━━━ INPUT MATERIAL

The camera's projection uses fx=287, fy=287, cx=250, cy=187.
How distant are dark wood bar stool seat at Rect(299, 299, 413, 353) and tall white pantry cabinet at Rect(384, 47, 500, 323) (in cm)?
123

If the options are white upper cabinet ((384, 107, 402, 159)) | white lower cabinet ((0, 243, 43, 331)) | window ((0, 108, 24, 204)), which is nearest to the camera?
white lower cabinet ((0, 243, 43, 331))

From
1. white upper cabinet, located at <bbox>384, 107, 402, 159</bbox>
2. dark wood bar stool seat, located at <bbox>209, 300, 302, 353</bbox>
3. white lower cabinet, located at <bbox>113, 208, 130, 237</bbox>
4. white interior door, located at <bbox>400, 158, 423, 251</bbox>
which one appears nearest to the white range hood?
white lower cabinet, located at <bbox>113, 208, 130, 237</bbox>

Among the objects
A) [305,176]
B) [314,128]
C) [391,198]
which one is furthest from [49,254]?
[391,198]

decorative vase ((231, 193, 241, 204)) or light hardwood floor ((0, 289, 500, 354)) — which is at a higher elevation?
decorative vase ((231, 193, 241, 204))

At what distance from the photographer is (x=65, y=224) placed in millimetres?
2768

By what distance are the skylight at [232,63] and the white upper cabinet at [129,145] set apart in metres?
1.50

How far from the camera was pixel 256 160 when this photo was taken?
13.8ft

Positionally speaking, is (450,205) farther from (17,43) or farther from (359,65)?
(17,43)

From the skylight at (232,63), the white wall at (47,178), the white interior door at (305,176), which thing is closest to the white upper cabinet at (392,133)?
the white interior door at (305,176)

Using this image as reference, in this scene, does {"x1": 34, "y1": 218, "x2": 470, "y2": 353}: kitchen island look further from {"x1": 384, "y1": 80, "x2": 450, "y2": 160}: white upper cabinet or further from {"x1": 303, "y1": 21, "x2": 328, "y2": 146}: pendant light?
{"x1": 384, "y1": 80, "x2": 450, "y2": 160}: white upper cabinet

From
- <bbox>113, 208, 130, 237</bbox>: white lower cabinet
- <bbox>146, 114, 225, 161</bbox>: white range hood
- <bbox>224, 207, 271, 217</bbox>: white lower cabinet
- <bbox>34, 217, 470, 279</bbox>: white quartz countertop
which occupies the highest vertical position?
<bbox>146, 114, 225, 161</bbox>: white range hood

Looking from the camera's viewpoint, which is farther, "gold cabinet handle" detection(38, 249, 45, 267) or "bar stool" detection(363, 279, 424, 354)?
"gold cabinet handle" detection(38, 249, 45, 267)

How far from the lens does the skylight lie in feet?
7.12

━━━━━━

TASK: Arrange the data above, from the line containing "Looking from the" through the last line, as a Markdown table with the columns Row and Data line. Number each line and leave out blank lines.

EXERCISE ANSWER:
| Row | Data line |
|---|---|
| 1 | Looking from the camera's viewpoint, which is farther, "gold cabinet handle" detection(38, 249, 45, 267) or "bar stool" detection(363, 279, 424, 354)? |
| 2 | "gold cabinet handle" detection(38, 249, 45, 267) |
| 3 | How far from the lens does the skylight lie in feet? |
| 4 | 7.12 |